→ Data records
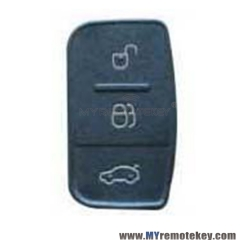Remote button rubber pad for Ford flip remote key 3 button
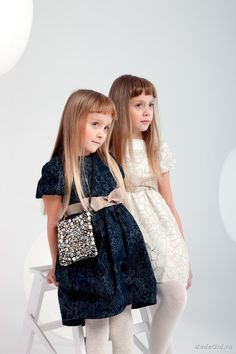 Детская мода: I Pinco Pallino, детская мода осень-зима 2013-2014, kids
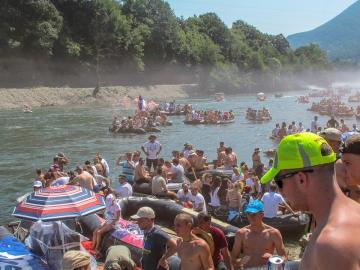 25. Drina regatta Bajina Bastaban 17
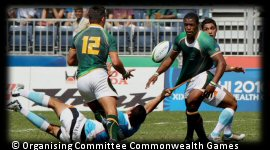 Commonwealth Games Rugby 7s Day 1 South Africa India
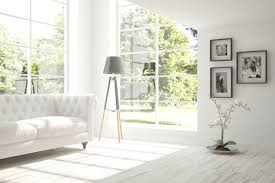 floor and decor colorado 10 home decor trends to try in 2017 at home colorado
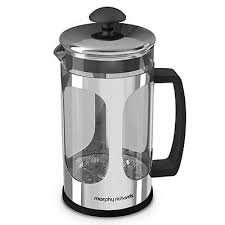 Morphy Richards Cafetiere 1L / 8 cup in chrome only £2.50 @ Home bargains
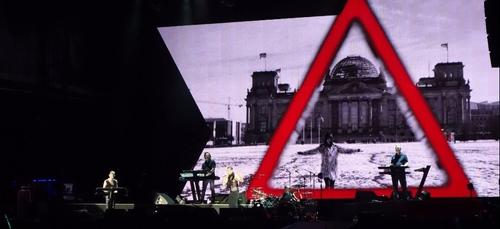 Depeche Mode... de retour en Bretagne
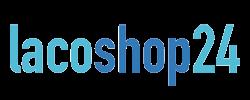 LaCo-Shop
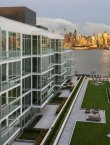 Building- The Avenue Collection - Condominium for sale in Weehawken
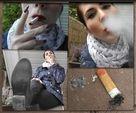 Smoking Used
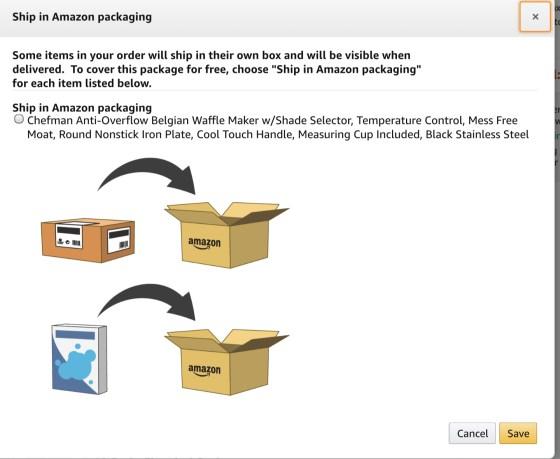 Change original packaging order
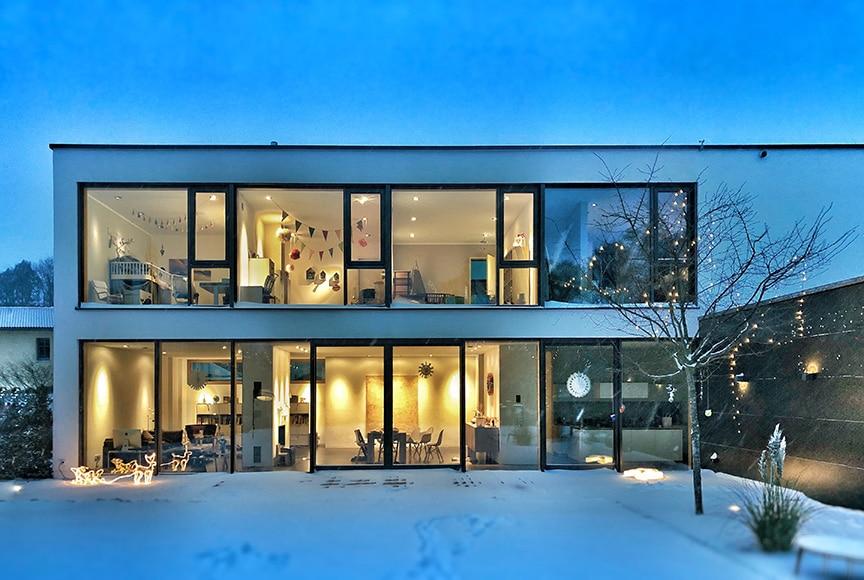 house-property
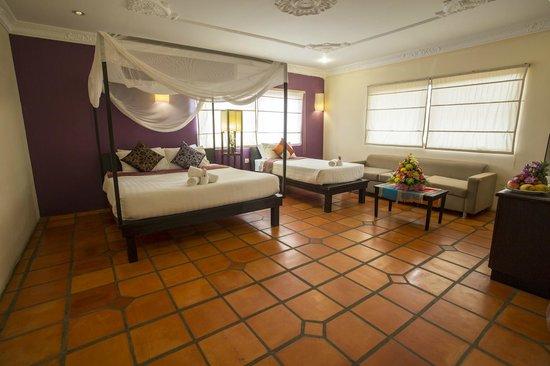 The Villa Siem Reap: Superior room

→ Problem
The pictures stay out; everything else in the records above must be repeated exactly.

→ Response area
Remote button rubber pad for Ford flip remote key 3 button
 Детская мода: I Pinco Pallino, детская мода осень-зима 2013-2014, kids
 25. Drina regatta Bajina Bastaban 17
 Commonwealth Games Rugby 7s Day 1 South Africa India
 floor and decor colorado 10 home decor trends to try in 2017 at home colorado
 Morphy Richards Cafetiere 1L / 8 cup in chrome only £2.50 @ Home bargains
 Depeche Mode... de retour en Bretagne
 LaCo-Shop
 Building- The Avenue Collection - Condominium for sale in Weehawken
 Smoking Used
 Change original packaging order
 house-property
 The Villa Siem Reap: Superior room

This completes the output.